* _Exercise requirements_
Write out the entries below exactly, but only from the line containing "奥莱姆集成灶打火不响是怎么回事-（常见故障维修处理方案）（2023）已更新" through the line containing "Lincoln, speaking of his mother:]", and without the pictures.

* _Given records_
+ + + + +

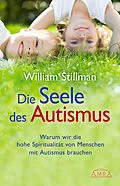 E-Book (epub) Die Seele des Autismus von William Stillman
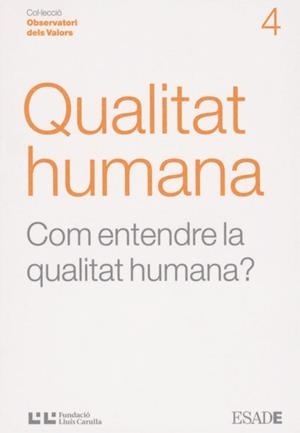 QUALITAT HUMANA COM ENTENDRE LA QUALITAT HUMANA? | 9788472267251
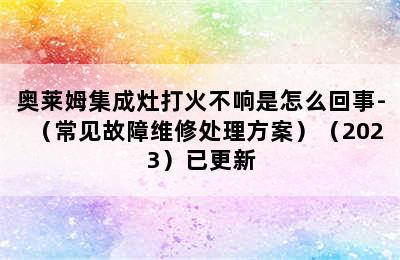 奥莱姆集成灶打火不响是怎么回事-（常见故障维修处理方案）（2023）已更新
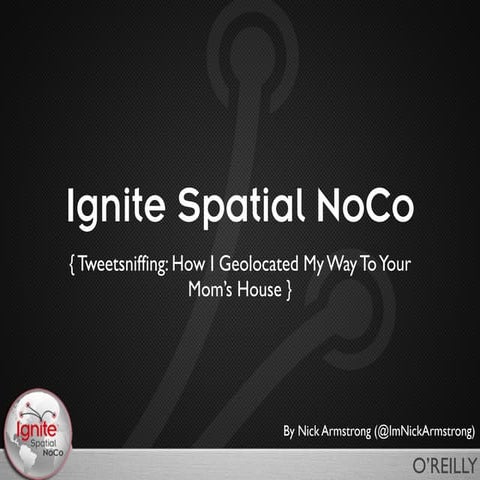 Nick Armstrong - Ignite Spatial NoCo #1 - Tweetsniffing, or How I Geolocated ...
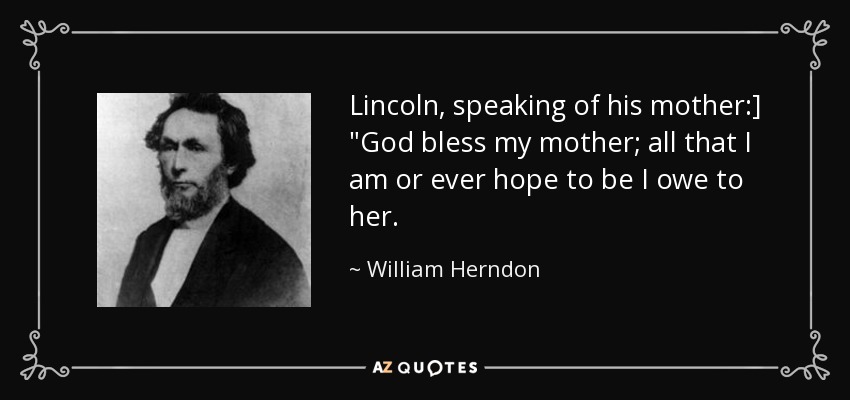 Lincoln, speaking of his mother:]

+ + + + +

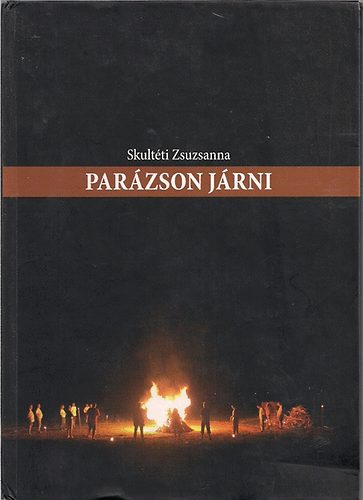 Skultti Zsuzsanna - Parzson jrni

+ + + + +

* _Response below_
 奥莱姆集成灶打火不响是怎么回事-（常见故障维修处理方案）（2023）已更新
 Nick Armstrong - Ignite Spatial NoCo #1 - Tweetsniffing, or How I Geolocated ...
 Lincoln, speaking of his mother:]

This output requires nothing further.